Artificial intelligence is especially useful when it comes to lightening the workload, since it can carry out the most routinary tasks. An example of this is its application in recruitment. It is an algorithm that carries out the first screening of CVs in the job offers published in the main employment portals. But, is it sensible to leave this decision to this type of system?
According to the Society of Human Resource Management (SHRM), an average company spends about $4,000 and 24 days for each new hire in the U.S. It’s a costly and arduous process, but a bad hire can be even more expensive. Therefore, there is a clear interest in optimizing it. Data and artificial intelligence seemed to be the solution that would also eliminate human bias, but algorithms have been shown to perpetuate inequalities by inheriting the biases of those who program them, among other common mistakes.
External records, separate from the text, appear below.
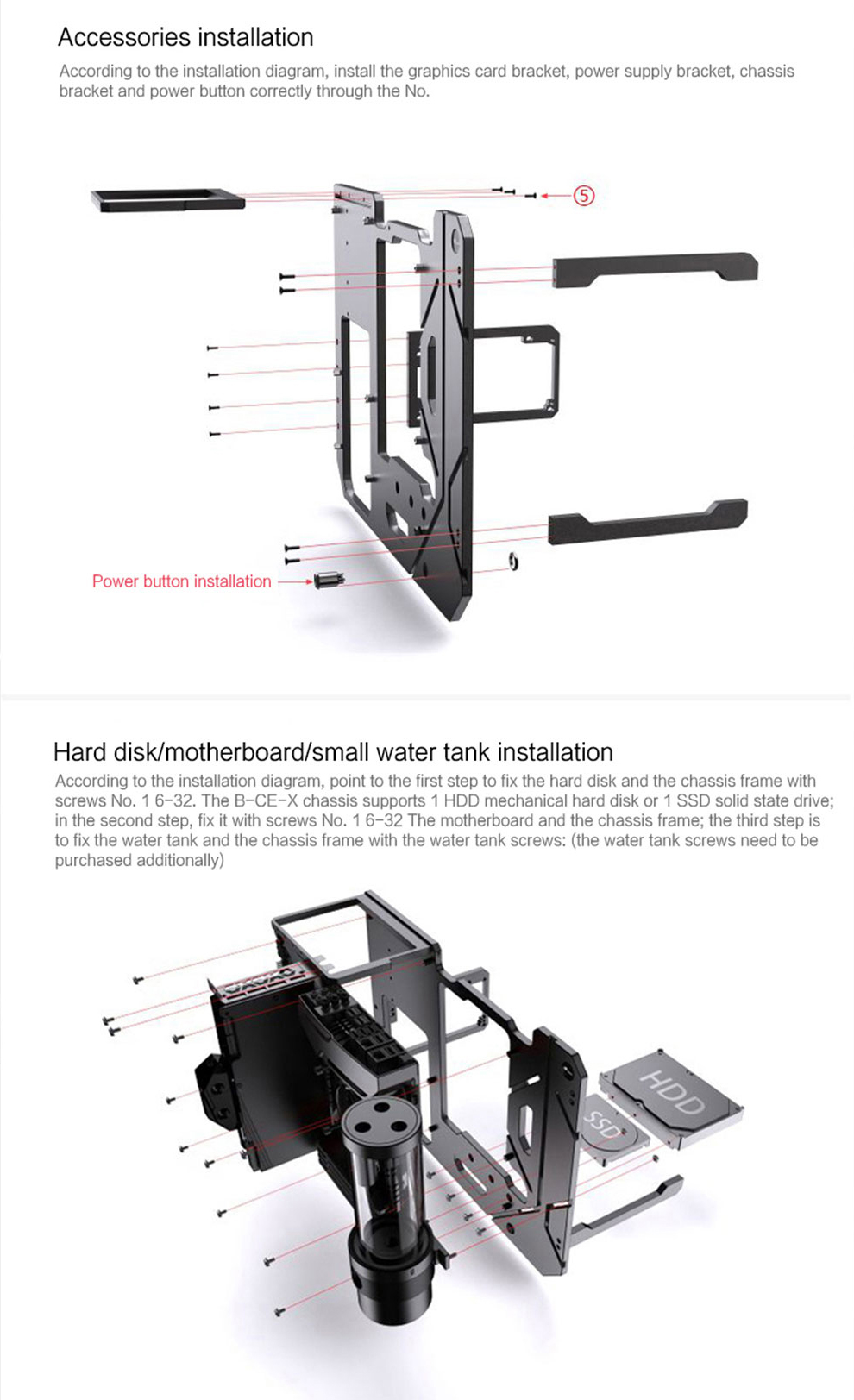 Accessories installation

According to the installation diagram, install the graphics card bracket, power supply bracket, chassis bracket and power button correctly through the No.

⑤

Power button installation

Hard disk/motherboard/small water tank installation

According to the installation diagram, point to the first step to fix the hard disk and the chassis frame with screws No. 1 6-32. The B-CE-X chassis supports 1 HDD mechanical hard disk or 1 SSD solid state drive; in the second step, fix it with screws No. 1 6-32 The motherboard and the chassis frame; the third step is to fix the water tank and the chassis frame with the water tank screws: (the water tank screws need to be purchased additionally)

HDD

SSD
One of the most infamous cases was the Amazon recruitment tool in 2018: it learned to discriminate against those CVs in which terms associated with women appeared.
The reason was that the system was trained to evaluate the resumes based on the pattern of those that the company had received during the previous 10 years, which belonged, mostly, to men, as a clear reflection of the male predominance in the technology industry.
But this situation is not limited to this example, job offers for engineering positions written in a biased tone can attract more male candidates than women, regardless of their skills and qualifications. The more an employer clicks on male profiles, the more male profiles will be received by other employers and the less female profiles will be visible to companies offering high-skilled positions, which will discourage women from applying and lead to them receiving this type of deal less often.
Something similar happens if a woman wants to get a job with more responsibility and better pay, while other women in a similar employment situation are interested in jobs with lower salaries, it is possible that the algorithm will only send her offers with worse conditions due to this evaluation. of her profile.
In 2021, the New York City Council passed the bill 2021/144 that regulates employers and employment agencies’ use of “automated employment decision tools” in making employment. This measure, which will come into force in 2023, bans the use of such tools unless they go through a third party “bias audit” no more than one year prior to its use. It needs to be an impartial evaluation by an independent auditor that tests if the system is discriminating against people basing on their origin or gender, among others.
It is this issue that has led the UK data protection agency (ICO) to launch an investigation into the use of AI systems in recruitment processes. They are especially concerned that the data used to train the algorithms will have a negative social impact on vulnerable groups by replicating historical biases. Their plans also include the design of a guide for AI developers on how to ensure that algorithms treat people and their information fairly.
Indeed, it is because of those negative impacts of algorithms in the work environment that can occur not only in the hiring process, but also in more advanced phases. This happened to Russian company Xsolla in 2021. This company dedicated to video game payment services fired 30% of its staff because an AI system said they were unproductive. But there are qualities that are not being taken into account. That was the case for Sarah Wysocki, a fifth-grade teacher at the MacFarland Middle School in Washington. Despite being highly valued at school for her creativity and motivational skills, Sarah was fired after an algorithm concluded that her students’ marks hadn’t grown as planned. Wysocki’s talented qualities did not fall within the parameters taken into account by the tool used.
For its part, the Spanish Ministry of Labor has already published the ‘Practical guide and tool on the business obligation to provide information on the use of algorithms in the workplace’. This is a pioneering step towards transparency and algorithmic accountability in this fi, as it is the first legislative specific action that requires these principles from companies. With this, the Spanish government established the business obligations to inform the employee of the use of algorithms, as well as to carry out an audit and impact assessment of it.
A poorly designed algorithm or one that has not gone through an assessment to eliminate possible biases before its implementation can mean, as we have seen, a loss of human talent and, therefore, of value for the company, in addition to the risk it has to its reputation. One of the problems that arise in this situation is that these systems are often contracted without knowing how they have been designed and what lies behind their code.
Having responsible and non-discriminatory AI systems is a competitive advantage and the regulatory examples that we have mentioned point towards it. Something that is expected to spread throughout more countries when the great regulations that are currently being designed, such as the NYC bill or the European AI Act, come into force.